Das Ende der Tarifeinheit - Ein Stützpfeiler weniger

2 Kommentare

Eine Krise ist auch immer eine Chance. Zum Beispiel die Finanz- und Wirtschaftskrise seit 2007/08. Seither erfährt etwa das materielle Grundgerüst unseres alltäglichen Lebens – der Produktions- und Konsumptionskreislauf – mehr Aufmerksamkeit. Mehr Aufmerksamkeit bekamen auch Arbeitnehmer- und Gewerkschaftsfragen, etwa im Zuge der Skandalisierung von Verdachts- und Bagatellkündigungen (»Emmely«). Mit knapp 629 Euro war es ebenfalls eine verhältnismäßig kleine Summe, die 2010 für einen weiteren vielfach kommentierten Beschluss des obersten deutschen Arbeitsgerichts sorgte. Mittelfristig könnte das Urteil, das den »Grundsatz der Tarifeinheit« aufgab, umwälzende Auswirkungen auf die hiesige Gewerkschaftslandschaft haben.

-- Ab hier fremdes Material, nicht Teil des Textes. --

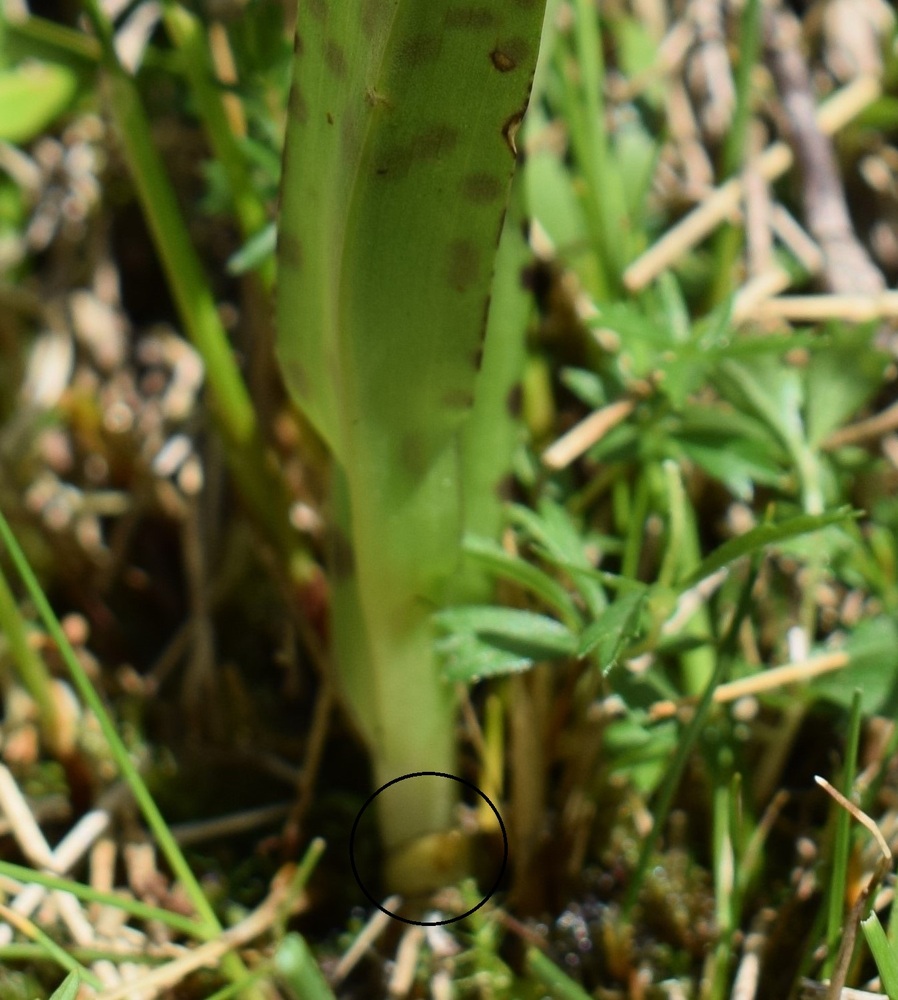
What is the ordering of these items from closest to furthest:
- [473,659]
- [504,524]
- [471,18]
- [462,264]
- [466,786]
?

Besagter Grundsatz bestimmte seit 1957, dass in einem Unternehmen grundsätzlich nur ein Tarifvertrag gelten könne. Ein Betrieb, ein Tarifvertrag, fertig. Damit bestärkte die Rechtsauslegung – die von einem ehem. Nazi-Richter maßgeblich beeinflusst war und daher auch Streiks als grundsätzlich rechtswidrig ansah – die Monopolstellung der DGB-Gewerkschaften. In Verbindung mit dem hierarchischen Aufbau der bestehenden Einheitsgewerkschaften bildete dieser »Grundsatz« mit seinem Platzhirsch-Effekt einen der wesentlichen Stützpfeiler der bleiernen Ordnung in den Betrieben. Das dementsprechend geringe Streikaufkommen in der Bundesrepublik, das 1998–2008 mit einem Reallohnverlust einherging, gilt in Unternehmer- und Regierungskreisen schon lange als Standortvorteil des Vize-Exportweltmeisters.

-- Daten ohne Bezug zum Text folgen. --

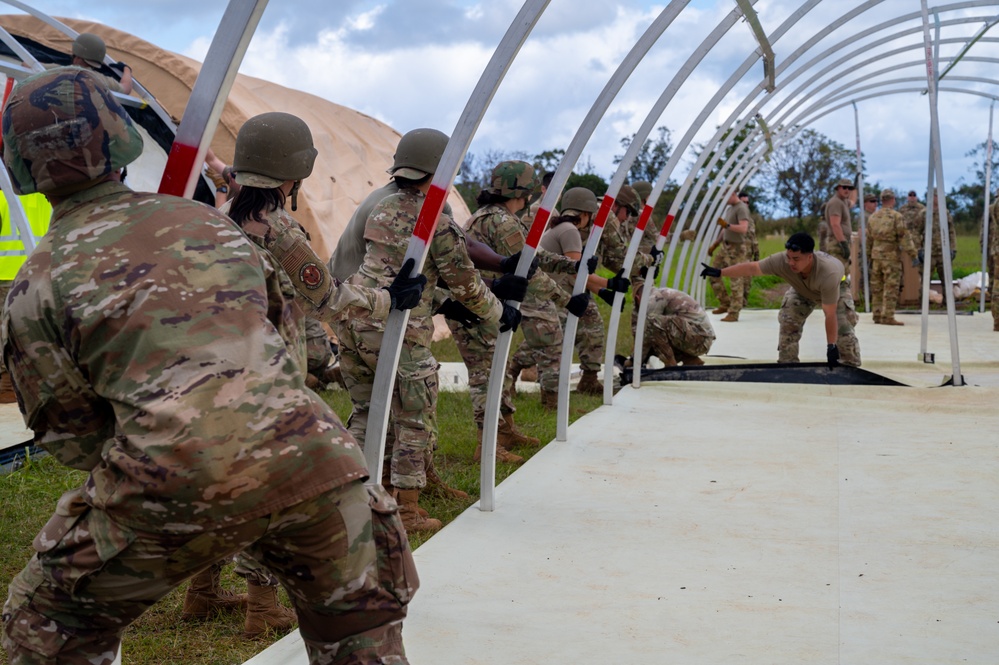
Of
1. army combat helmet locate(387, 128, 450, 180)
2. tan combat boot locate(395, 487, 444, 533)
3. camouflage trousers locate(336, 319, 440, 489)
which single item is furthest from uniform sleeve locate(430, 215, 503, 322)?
tan combat boot locate(395, 487, 444, 533)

Die enge Verquickung von Tarif- und Arbeitskampffragen ist selbst ein Kennzeichen der konservativen Rechtsordnung. Schließlich gilt während der Tariflaufzeit »Friedenspflicht«. Und auch nach deren Ablaufen sind Streiks nach herrschender Rechtsauffassung nur zulässig, wenn sie auf einen Tarifvertrag abzielen und von einer Gewerkschaft getragen werden. Mit der Unterzeichnung des Vertrags sind die Hauptamtlichen des Apparats in der Lage, das legale Zeitfenster für kollektive Aktionen zu schließen.

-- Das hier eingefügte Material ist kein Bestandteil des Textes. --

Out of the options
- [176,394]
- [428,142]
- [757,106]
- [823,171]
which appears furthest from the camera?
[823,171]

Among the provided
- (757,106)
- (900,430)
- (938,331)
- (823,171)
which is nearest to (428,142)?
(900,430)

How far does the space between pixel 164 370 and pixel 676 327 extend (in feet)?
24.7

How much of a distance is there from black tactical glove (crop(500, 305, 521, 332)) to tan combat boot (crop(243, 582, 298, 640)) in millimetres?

Die sprichwörtliche deutsche Unerfahrenheit in Sachen Arbeitskampf ist sicherlich auch zurückzuführen auf diese Situation der Rechtsunsicherheit, mit der sich KollegInnen konfrontiert sehen, wenn die Gewerkschaft nicht mitspielt. Aber das BSH-Szenario von 2006 – in dem der Apparat die kampffreudige Mehrheit der Belegschaft satzungskonform im Regen stehen ließ – könnte nach dem Ende der Tarifeinheit bald der Vergangenheit angehören. Denn die Friedenspflicht-Klausel bindet im Zeitalter der Tarifpluralität nur noch der unterzeichnenden Gewerkschaft die Hände, und nicht mehr der gesamten Belegschaft. Die KollegInnen könnten einer anderen Gewerkschaft beitreten und mit ihr (weiter-)kämpfen. Eine Option, die bisher so deutlich nicht im Raum stand.

Gemeinsam gegen Tarifvielfalt und Basisautonomie

Ihren Kreuzzug gegen Tarifvielfalt und Basisautonomie begannen der Unternehmerverband BDA und die selbsternannten Einheitsgewerkschaften des DGB bereits vor dem Urteilsspruch. Anfang Juni 2010 gaben Hundt und Sommer eine Pressekonferenz mit scheinbar vertauschten Rollen: Der Vertreter der Bosse warnte vor einer »Spaltung der Belegschaften« und der Gewerkschaftschef wollte eine »weitere Krise an der Tariffront« vermeiden. In klassischer Einmütigkeit forderten sie eine gesetzliche Verankerung der zu diesem Zeitpunkt noch gar nicht gekippten Tarifeinheit. Sie argumentierten mit Sicherheit, Stabilität und Wohlstand … kurz: mit den vermeintlich goldenen Jahren der »sozialen Marktwirtschaft«. Von den vielfältigen Angriffen und Niederlagen der letzten 20 Jahre – Reallohn, Arbeitslast, Wochenarbeitszeit, Tarifbindung – kein Sterbenswörtchen. Der Vorschlag des Establishments ist einfach: »Wer die meisten Mitglieder hat und einen Tarifvertrag abschließt, dessen Tarifvertrag gilt« … für alle. Auch dessen Friedenspflicht solle für alle gelten. Das schaffe die notwendige »Klarheit und Berechenbarkeit«. Der »faire Wettbewerb« unter Gewerkschaften bestünde so jedoch nur auf dem Papier. Was der DGB da vorschlägt, ist ein Freibrief, die Sparten- und andere Gewerkschaften auszubooten.

Allen Verlautbarungen zum Trotz: Durch die Demontage der Tarifeinheit ist die Tarifautonomie, also das Gebot der Nicht-Einmischung seitens des Staates in Arbeitskonflikte, keineswegs in Gefahr. Das Gegenteil ist der Fall: Die Tarifautonomie ist in Gefahr, falls die Friedenspflicht für alle Gewerkschaften gelten sollte, sobald die Mehrheitsgewerkschaft einen Vertrag unterzeichnet hat. Kleinere Gewerkschaften würden so ganz real auf den Status von Gefolgsleuten reduziert.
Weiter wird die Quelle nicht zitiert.